* _SHORT PROBLEM 1_: From the content marketing article below, copy the stretch from "The trouble with" through "alone is enough." word for word.

Making Content Marketing Meaningful

No content writer wants to put out pieces that are never read. It’s not a matter of business pride, but a matter of personal pride. We want our work to have meaning to us and the audience.

The trouble with meaning is that there are a lot of opinions on what makes something meaningful. Some think that humor makes a piece more meaningful. Some say authenticity. Some say that the information alone is enough.

The fact is that all of them are right because we all have different things we find meaningful. However, there are emotional triggers in most of us that can make us respond to things. Clever content marketers take a few pieces out of the copywriter’s tool kit to make their content pieces feel more meaningful even if the information is the same. What we want to do in this article is to share some of those tools for creating meaning so you can spice up your content.

Audience Meaning

Why do we find things meaningful in the first place? What is meaning, exactly? Here’s a theory.

Meaning starts with an experience of some kind. It could be a piece of content, a product, or something simple like a sunset. When someone has contact with that experience, there’s a chance it can fit in with a need inside the viewer.

That sense of “fitting in” is what we mean by meaning. It’s that fitting of the missing puzzle piece in the mind of the reader. We should avoid creating content that doesn’t generate feelings of meaning. However, information delivery isn’t the only way you can deliver meaning to your audience. Actually, just shoving information into the faces of your audience isn’t the best way to get them to swallow it.

* _SHORT PROBLEM 2_: Reproduce the records verbatim, from the start of the records through the line that contains "[240,23,309,88]", leaving out the pictures.

* _DATA_:
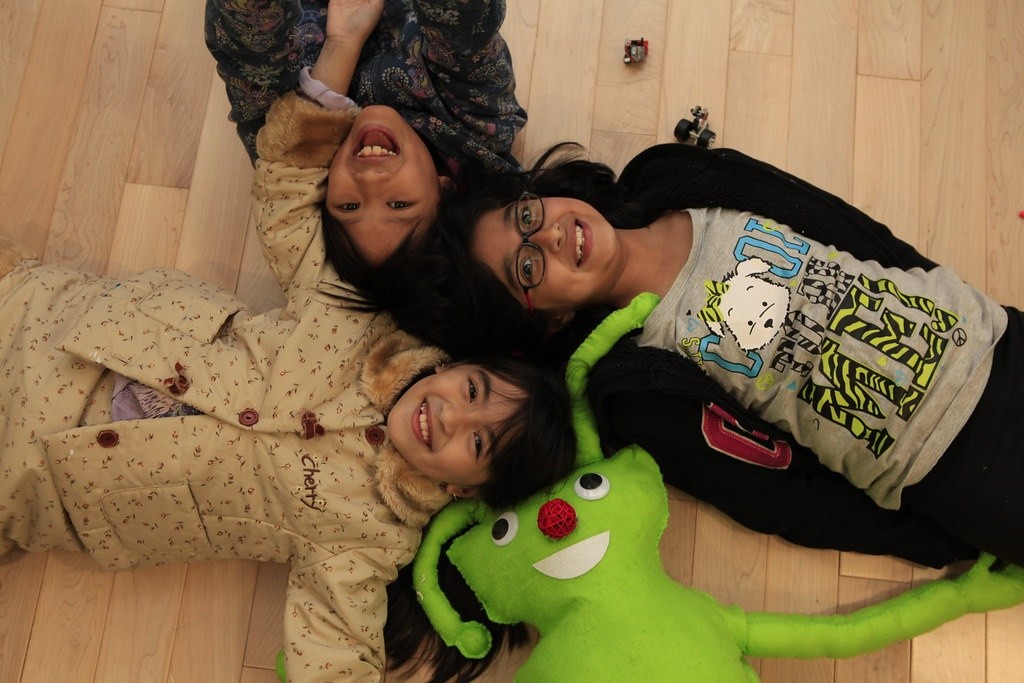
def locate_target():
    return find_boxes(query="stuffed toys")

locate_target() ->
[412,287,1023,683]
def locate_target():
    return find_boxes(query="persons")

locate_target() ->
[1,1,1023,683]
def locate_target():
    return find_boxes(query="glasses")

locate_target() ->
[514,190,546,313]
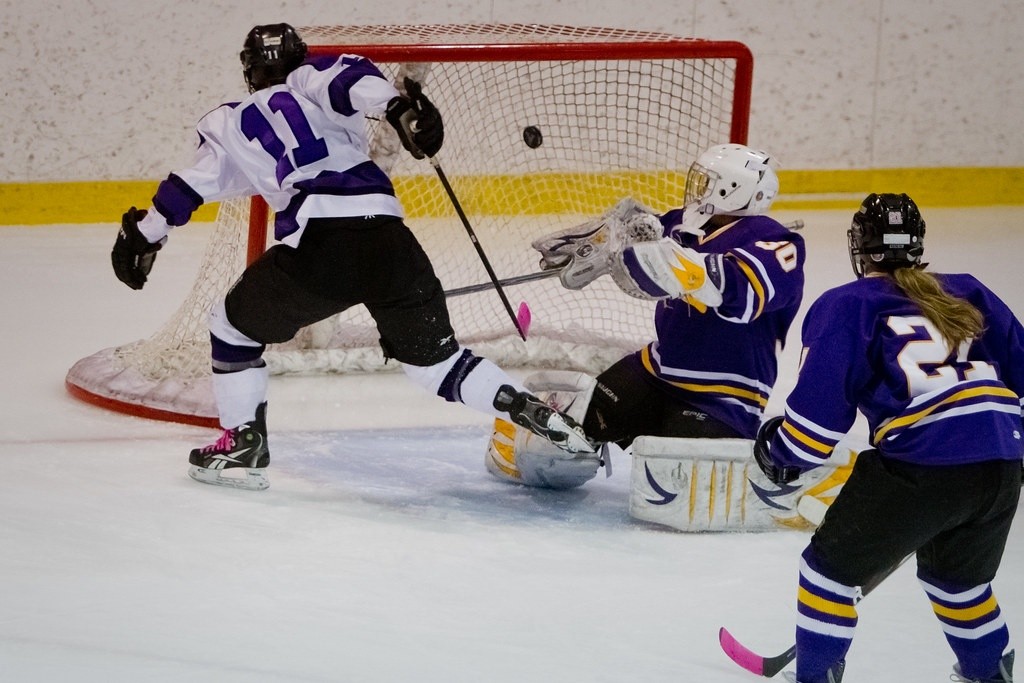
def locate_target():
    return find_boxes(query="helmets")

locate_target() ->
[851,192,927,273]
[682,144,781,233]
[240,23,309,88]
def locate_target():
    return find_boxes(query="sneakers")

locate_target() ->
[188,400,270,491]
[782,660,847,683]
[493,384,596,453]
[950,649,1015,683]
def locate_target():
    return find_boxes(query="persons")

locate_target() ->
[754,192,1024,683]
[112,22,596,493]
[531,144,806,492]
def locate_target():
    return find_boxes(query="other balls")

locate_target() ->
[523,126,545,149]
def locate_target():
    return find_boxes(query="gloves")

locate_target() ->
[385,92,443,160]
[111,207,168,290]
[747,416,850,511]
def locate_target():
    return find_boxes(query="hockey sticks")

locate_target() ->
[443,219,806,299]
[719,548,916,678]
[402,76,532,341]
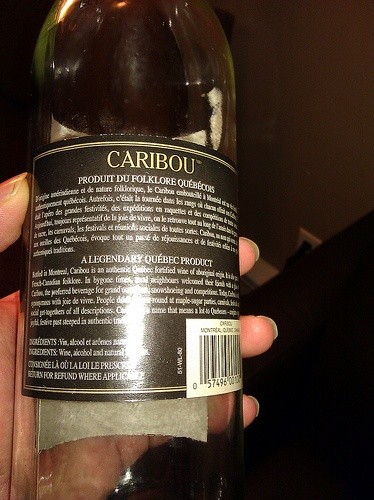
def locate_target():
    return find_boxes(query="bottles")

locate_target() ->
[19,2,253,500]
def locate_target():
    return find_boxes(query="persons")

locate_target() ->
[0,170,279,500]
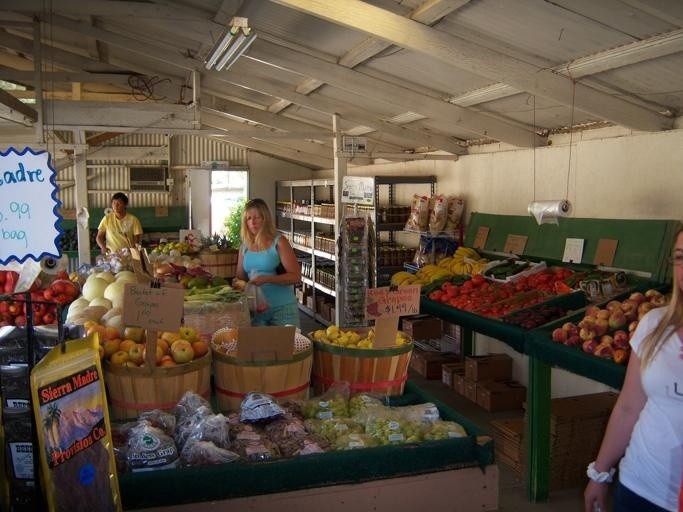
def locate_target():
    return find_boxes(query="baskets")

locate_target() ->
[179,293,253,349]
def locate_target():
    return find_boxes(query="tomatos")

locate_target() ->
[429,268,574,322]
[249,303,267,312]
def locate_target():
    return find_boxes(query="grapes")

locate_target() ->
[302,392,467,451]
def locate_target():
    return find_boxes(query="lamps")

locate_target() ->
[203,16,257,71]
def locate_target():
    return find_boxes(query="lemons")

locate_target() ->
[315,324,411,352]
[153,242,188,255]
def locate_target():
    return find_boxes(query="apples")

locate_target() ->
[84,321,207,367]
[235,279,247,292]
[0,270,86,328]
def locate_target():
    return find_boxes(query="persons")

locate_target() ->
[231,198,300,334]
[582,226,683,511]
[95,192,143,257]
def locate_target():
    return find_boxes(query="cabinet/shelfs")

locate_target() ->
[530,219,683,504]
[273,175,436,329]
[407,211,668,504]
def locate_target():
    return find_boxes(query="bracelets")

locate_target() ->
[586,460,616,483]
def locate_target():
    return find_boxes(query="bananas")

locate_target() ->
[389,245,491,288]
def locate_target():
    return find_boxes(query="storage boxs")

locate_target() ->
[401,317,621,490]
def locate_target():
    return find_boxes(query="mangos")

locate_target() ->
[214,326,312,359]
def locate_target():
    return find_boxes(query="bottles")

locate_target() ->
[276,199,419,292]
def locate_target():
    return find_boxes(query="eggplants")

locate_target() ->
[163,262,229,290]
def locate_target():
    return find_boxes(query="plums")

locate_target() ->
[504,306,568,330]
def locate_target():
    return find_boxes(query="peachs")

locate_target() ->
[552,288,672,364]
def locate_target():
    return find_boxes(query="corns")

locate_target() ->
[183,285,233,304]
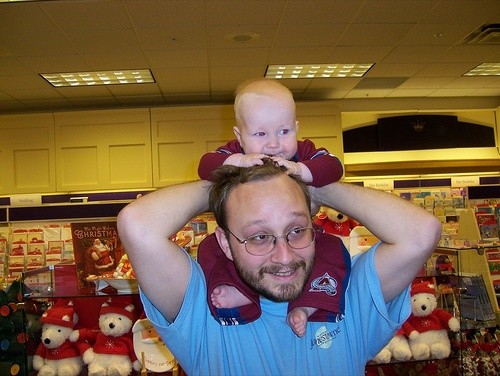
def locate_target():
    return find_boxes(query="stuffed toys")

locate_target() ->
[403,281,460,363]
[312,205,363,257]
[32,302,96,376]
[69,296,143,376]
[371,323,412,363]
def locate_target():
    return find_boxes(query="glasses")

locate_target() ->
[225,226,316,256]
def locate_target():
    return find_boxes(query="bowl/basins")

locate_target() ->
[104,280,139,292]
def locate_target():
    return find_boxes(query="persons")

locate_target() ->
[194,78,352,339]
[90,238,114,278]
[117,156,443,376]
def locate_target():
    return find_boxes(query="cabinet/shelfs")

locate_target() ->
[459,208,500,312]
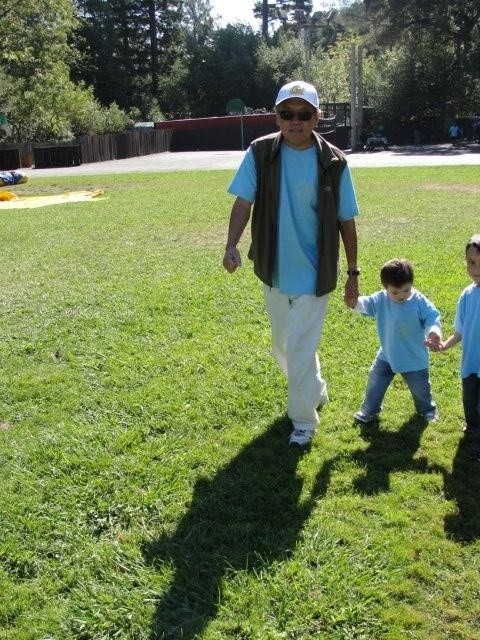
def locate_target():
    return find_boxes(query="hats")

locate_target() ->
[276,81,319,112]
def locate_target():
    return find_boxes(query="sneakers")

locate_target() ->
[288,428,316,447]
[353,410,378,422]
[424,408,438,424]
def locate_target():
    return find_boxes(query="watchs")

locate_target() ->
[346,268,362,276]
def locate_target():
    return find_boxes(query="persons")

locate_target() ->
[423,232,479,434]
[342,258,444,430]
[448,122,462,146]
[222,81,361,449]
[471,115,479,143]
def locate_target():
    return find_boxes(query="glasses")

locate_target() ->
[277,108,315,121]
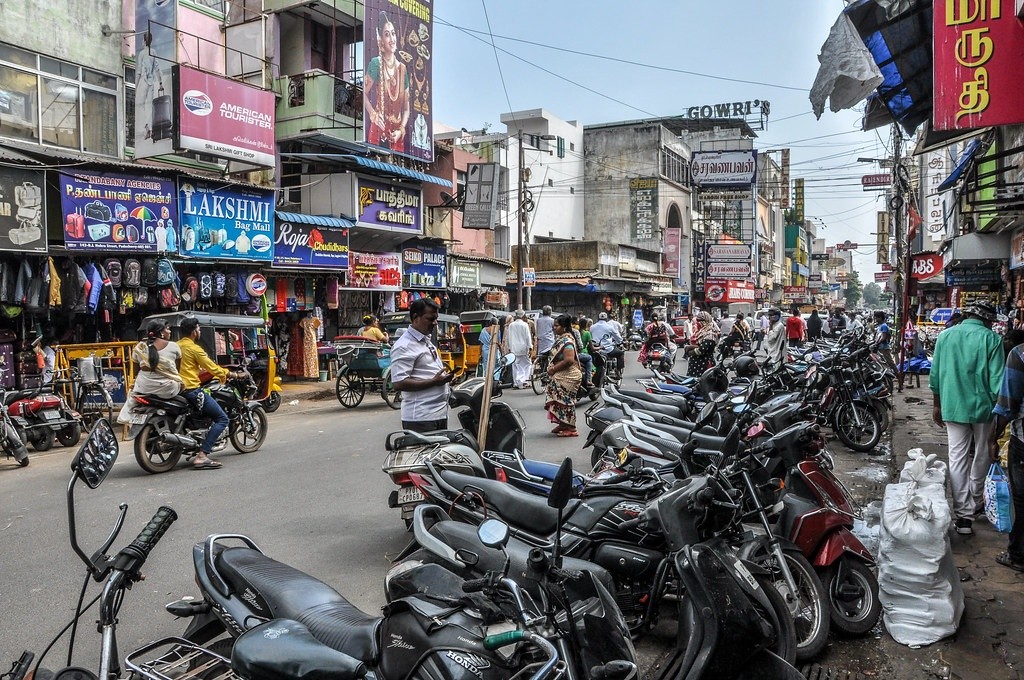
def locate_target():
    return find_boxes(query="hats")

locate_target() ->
[963,299,998,320]
[599,312,608,318]
[516,309,525,317]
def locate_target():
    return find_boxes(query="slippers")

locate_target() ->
[194,459,223,467]
[551,425,579,437]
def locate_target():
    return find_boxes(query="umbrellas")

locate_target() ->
[130,207,157,239]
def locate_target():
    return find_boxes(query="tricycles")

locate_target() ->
[333,336,452,410]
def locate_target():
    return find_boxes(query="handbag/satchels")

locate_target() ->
[211,230,218,243]
[85,200,112,222]
[184,227,195,251]
[905,321,916,340]
[117,397,138,423]
[35,344,46,369]
[982,463,1015,533]
[873,340,878,353]
[9,181,43,245]
[183,224,187,238]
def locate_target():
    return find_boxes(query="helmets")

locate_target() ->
[700,366,729,394]
[736,356,759,377]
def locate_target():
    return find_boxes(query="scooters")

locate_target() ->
[0,326,896,680]
[576,321,677,401]
[0,362,83,466]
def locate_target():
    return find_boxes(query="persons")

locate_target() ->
[360,314,389,342]
[116,318,249,469]
[391,297,455,435]
[478,305,555,386]
[544,311,625,436]
[299,312,322,377]
[849,307,1024,571]
[639,306,848,377]
[364,9,410,154]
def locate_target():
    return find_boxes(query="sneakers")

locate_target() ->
[974,507,989,525]
[953,518,972,533]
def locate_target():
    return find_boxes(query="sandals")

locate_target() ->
[995,552,1024,570]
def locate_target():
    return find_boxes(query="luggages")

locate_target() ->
[218,224,228,243]
[194,217,201,242]
[199,220,210,243]
[65,204,86,238]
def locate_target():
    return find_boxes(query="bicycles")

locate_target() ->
[46,367,113,434]
[526,349,549,395]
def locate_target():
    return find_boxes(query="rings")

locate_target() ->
[399,23,429,69]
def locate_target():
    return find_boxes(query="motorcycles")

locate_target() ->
[124,358,268,474]
[137,311,282,413]
[382,310,515,385]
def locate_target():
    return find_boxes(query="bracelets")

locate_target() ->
[370,110,376,122]
[398,125,406,140]
[234,373,237,379]
[835,325,837,328]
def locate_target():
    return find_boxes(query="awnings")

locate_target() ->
[847,0,933,138]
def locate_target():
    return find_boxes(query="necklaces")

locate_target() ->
[397,7,409,46]
[413,69,426,91]
[381,56,400,101]
[416,121,427,142]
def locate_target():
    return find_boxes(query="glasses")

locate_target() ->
[430,347,438,359]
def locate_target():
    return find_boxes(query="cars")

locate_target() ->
[670,317,689,348]
[755,309,769,333]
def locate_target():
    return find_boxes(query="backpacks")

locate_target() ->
[102,256,263,314]
[113,225,125,241]
[115,204,128,221]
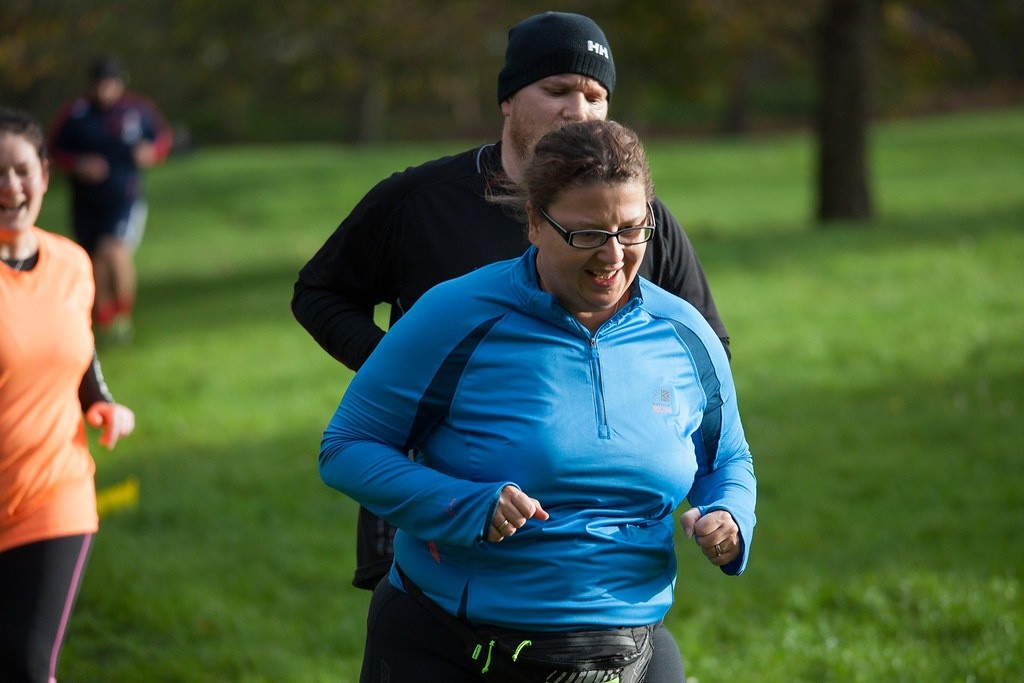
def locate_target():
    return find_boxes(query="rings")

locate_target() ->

* _FULL ANSWER 1_:
The trouble with meaning is that there are a lot of opinions on what makes something meaningful. Some think that humor makes a piece more meaningful. Some say authenticity. Some say that the information alone is enough.

* _FULL ANSWER 2_:
def locate_target():
    return find_boxes(query="stuffed toys")

locate_target() ->
[412,287,1023,683]
def locate_target():
    return find_boxes(query="persons")

locate_target() ->
[1,1,1023,683]
def locate_target():
    return find_boxes(query="glasses")

locate_target() ->
[514,190,546,313]
def locate_target():
    return find_boxes(query="helmets")

locate_target() ->
[851,192,927,273]
[682,144,781,233]
[240,23,309,88]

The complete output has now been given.